On Feb. 1, 1960, four freshman students at North Carolina Agricultural & Technical State University, one of Greensboro’s historically Black colleges, convened at the Bluford Library on campus. Jibreel Khazan (born Ezell Blair Jr.), David Richmond, Franklin McCain and Joseph McNeil had come up with a simple plan that was nevertheless daunting, given the institutionalized racism that permeated the South: to sit at the “whites-only” lunch counter at the local Woolworth’s five-and-dime. These brave young men’s simple act of defiance would send shockwaves through the nation, igniting more protests of the kind that led to the end of segregation at Woolworth’s and other retail stores.

Throughout the late ’50s, the civil rights movement had gained momentum across the South in protest of the segregationist Jim Crow laws many state and local governments had enacted during Reconstruction. Just a few years earlier, the students had seen the success of a citywide boycott of the public transport system of Montgomery, Alabama, which started when a white bus driver ordered Rosa Parks, a young Black woman, to give up her seat on a full bus for a white passenger. Parks, a longtime activist with the Montgomery chapter of the National Association for the Advancement of Colored People (NAACP), declined to move and was arrested and charged with a violation of segregationist city laws.

The ensuing boycott became American lore, elevating figures such as the Rev. Martin Luther King Jr. to national prominence and demonstrating the efficacy of nonviolent action. At the time, one of the sponsors of the boycott estimated that it cost the city of Montgomery up to $3,000 per day, underlining the notion that one of the best ways to effect change is through economic protest.

With the Montgomery bus boycott and other similar protests in mind, Blair, Richmond, McCain and McNeil resolved to challenge the “separate but equal” status quo. Woolworth’s, a department store, served both Black and white customers but maintained a lunch counter that only seated white patrons. On Feb. 1, 1960, the four students entered the store and bought small items, keeping the receipts, before sitting down at the lunch counter. When they were refused service, they produced the receipts and asked why their money was good enough for the rest of the store but not at the lunch counter. They remained there until the store closed.

In the days and weeks that followed, the sit-in grew in size and profile. The next day, the Greensboro Four, as they came to be known, were joined by “about 16” fellow students, according to the Global Nonviolent Action Databse (although accounts vary regarding the exact size of the group). By the third day, their numbers had grown even stronger: Students from other Greensboro colleges had begun to join, and by day four, hundreds of students had joined the nonviolent protest.

This exponential growth was no coincidence. Not only had the NAACP endorsed the protests almost immediately, increasing their legitimacy, but the organizers had alerted local news outlets that covered the movement from the outset, many running editorials that sided with the Black students. Soon, the national media picked up the story.
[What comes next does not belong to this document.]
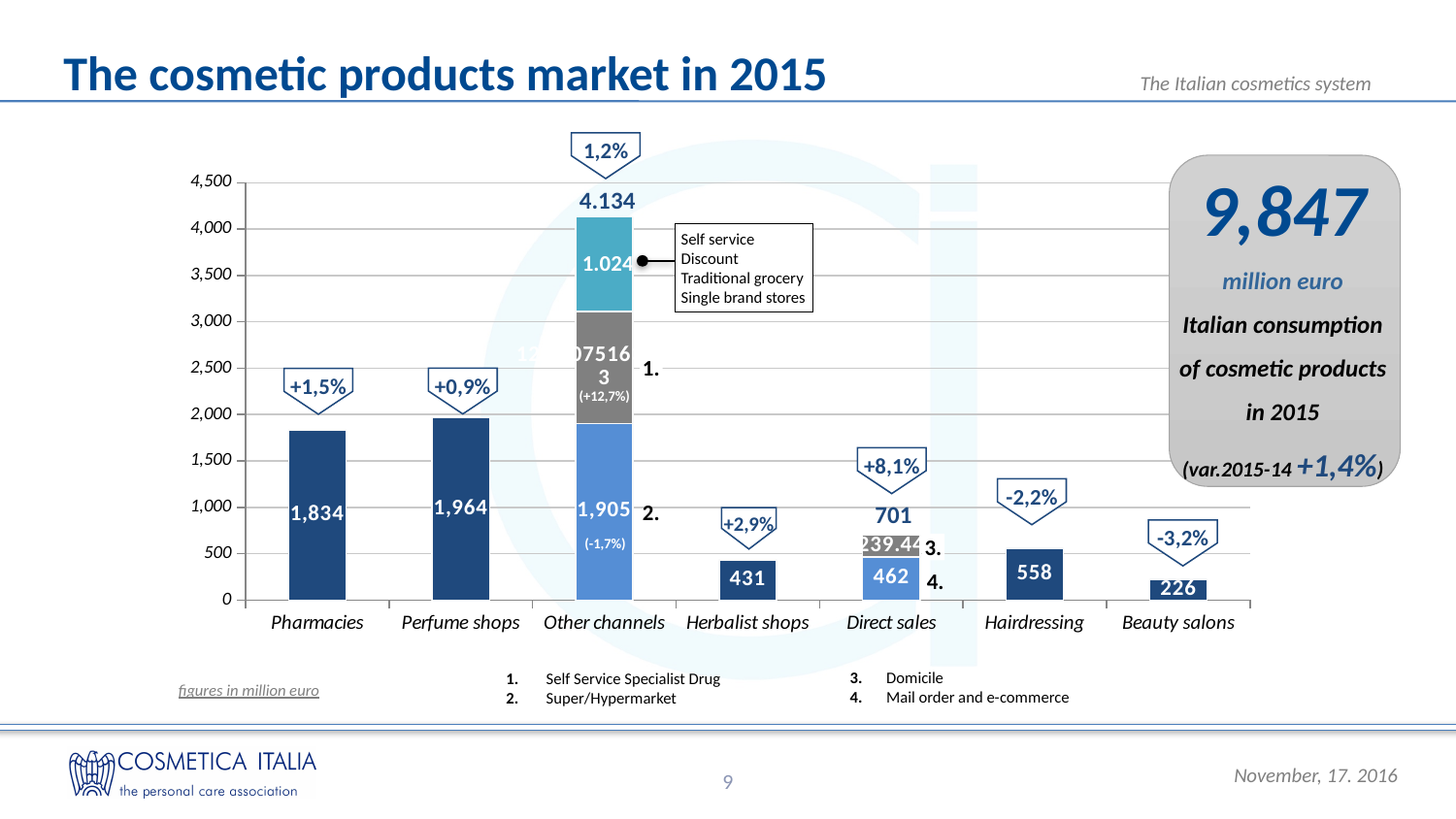
What kind of chart is shown on the slide? Bar chart Which channel has the lowest value? Beauty salons What is the total of the stacked bar for Other channels? 4.134 Which channel has the highest total value? Other channels What percentage change is shown above the Direct sales bar? +8,1% How many channels are shown on the x axis? 7 What is the difference between the values for Perfume shops and Pharmacies? 130 Which is larger, the value for Hairdressing or for Herbalist shops? Hairdressing What is the value for Perfume shops? 1,964 What is the value for Pharmacies? 1,834 What is the value for Beauty salons? 226 What is the value for Herbalist shops? 431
Similar sit-ins appeared in other cities across the South, and people picketed outside Woolworth’s locations in the North—already integrated according to local law—in solidarity.

The growth and coverage of the Greensboro protest garnered the attention of white counter-protesters who, by the weekend, showed up in force waving Confederate flags and berating the Black students. The counterprotests came to a head on Feb. 6, when a bomb threat was called into the store and everyone was evacuated. While the rest of the store reopened a couple of days later, the lunch counter remained closed for several weeks.
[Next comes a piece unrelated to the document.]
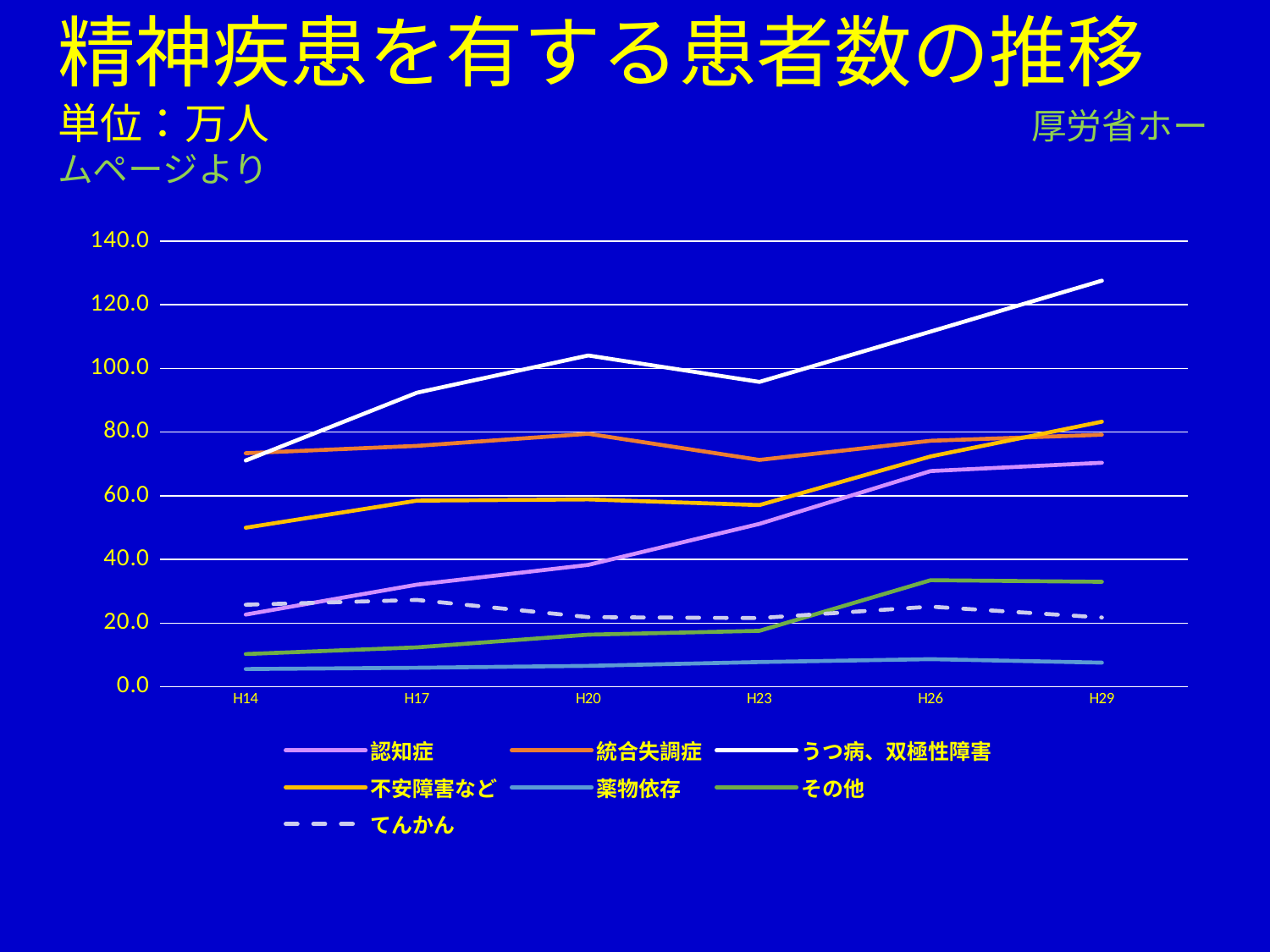
Is the value for 不安障害など at H14 greater or less than 60.0? less Is the value for 認知症 at H29 greater or less than 60.0? greater Is the value for 薬物依存 at H29 greater or less than 20.0? less How many points are there along the x axis? 6 Which series has the lowest value at H29? 薬物依存 Which series has the highest value at H29? うつ病、双極性障害 Which series is drawn with a dashed line? てんかん How many series does the legend list? 7 What kind of chart is shown on the slide? line chart At H14, which is larger: 統合失調症 or 認知症? 統合失調症 Does the value for 認知症 rise or fall from H14 to H29? rise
On Feb. 27, after the lunch counter reopened, the Greensboro city government formed the Mayor’s Committee on Community Relations to try and negotiate a solution with the storeowners and protesters. The committee announced in April that its efforts had failed—local storeowners completely refused to integrate their counters, even in part.
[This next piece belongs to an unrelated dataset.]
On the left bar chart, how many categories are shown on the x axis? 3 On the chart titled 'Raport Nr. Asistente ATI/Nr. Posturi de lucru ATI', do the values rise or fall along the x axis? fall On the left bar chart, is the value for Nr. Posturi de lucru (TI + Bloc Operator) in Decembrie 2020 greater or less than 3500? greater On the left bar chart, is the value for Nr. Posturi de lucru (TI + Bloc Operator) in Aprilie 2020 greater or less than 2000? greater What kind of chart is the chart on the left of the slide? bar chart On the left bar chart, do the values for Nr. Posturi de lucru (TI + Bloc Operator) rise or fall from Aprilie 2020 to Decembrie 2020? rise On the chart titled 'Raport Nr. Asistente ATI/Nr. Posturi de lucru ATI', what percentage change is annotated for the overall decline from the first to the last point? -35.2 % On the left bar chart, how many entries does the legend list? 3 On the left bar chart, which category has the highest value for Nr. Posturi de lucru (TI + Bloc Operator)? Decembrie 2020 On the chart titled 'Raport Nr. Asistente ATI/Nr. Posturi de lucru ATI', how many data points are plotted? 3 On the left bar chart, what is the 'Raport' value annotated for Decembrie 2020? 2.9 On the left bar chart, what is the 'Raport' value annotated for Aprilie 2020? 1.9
Protests resumed the same day. More than 1,200 students picketed outside Greensboro businesses, and prominent civil rights leaders like Dr. Martin Luther King Jr. and Thurgood Marshall joined the chorus of calls for change. These protests continued for several months, impacting local businesses’ bottom lines. Soon, stores began to integrate in order to try and recoup lost profits—not only in Greensboro but also in other major cities across the South. Woolworth’s integrated its lunch counter in late July that year. By the time it did, it had lost as much as $200,000 due to protests.+

The Greensboro sit-ins were significant because, though they were not the first such protests of the American civil rights movement, they catalyzed a wave of similar actions across the region that received widespread support from local communities. Additionally, the media coverage of the protests brought the demonstrators’ plight directly to the living rooms of families around the country. As the late Sen. John Lewis remarked: “Seeing people sitting in the Carolinas every night … gave us a sense of kinship, a bond. We said, ‘If they can do it in Montgomery and Greensboro, we can do it in some of these smaller cities.’” The sit-in movement became a blueprint for other protests against racial inequality—including in Greensboro again several years later, when demonstrators pushed for integration in other places such as movie theaters, restaurants and hotels.